By the middle of the week, Kate had a new one-bedroom apartment, a beagle-mix puppy from the animal shelter, and a fresh lease on life. She signed on as a substitute teacher, shopped for a new, moreteacherly wardrobe, and ended up spending most of her allotted funds on chew toys for Ferdinand, whom she’d named in honor of the ghostly hound in the painting at Sister Oaks.
She plowed through the hours in this efficient fashion, cleaning out the cobwebs of her life, setting aside her memories of Gideon and Jude and leaving them in the past with childhood stories and sinister fairy tales, where they belonged.

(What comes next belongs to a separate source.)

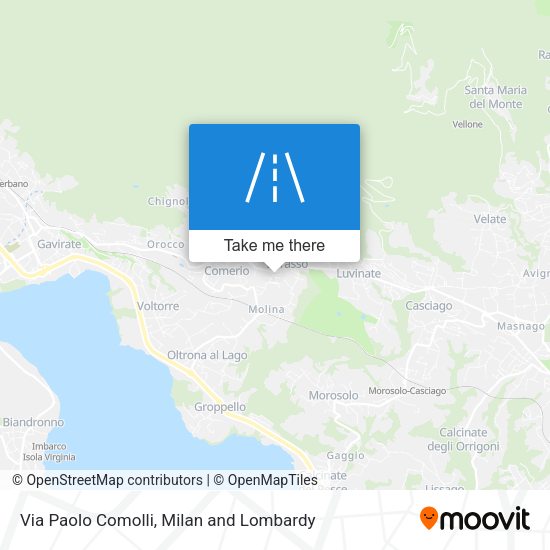 Via Paolo Comolli map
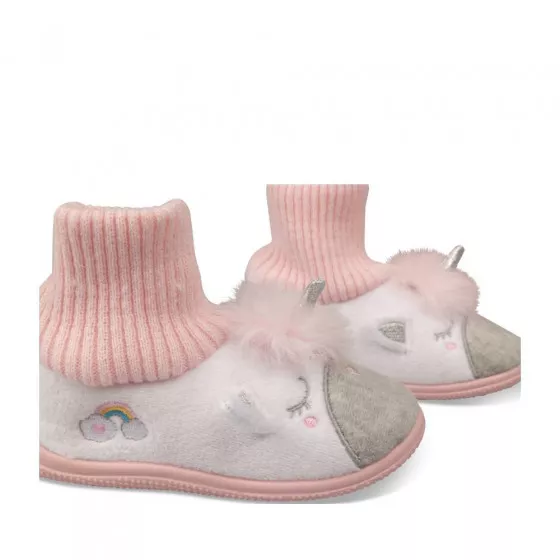 Chaussons licorne BLANC NINI & GIRLS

At night, though, she still cried, her heart filled with homesickness for the spooky old house and its bittersweet enigma. For the man and the boy, as they were before she’d discovered their ghastly secrets.
Ferdinand, who didn’t understand, flopped on top of her and lapped at her tears with his tongue. His ears were velvety soft, his face so humorous, she found herself laughing through her tears when she looked at him. He was a bright spot in an otherwise gray, foggy existence.
Eventually she tried dating again. First, the handsome neighbor who offered a friendly hello every time she passed him on the stairs. His name was John Smith, and it turned out he had the personality to go with the nondescript name.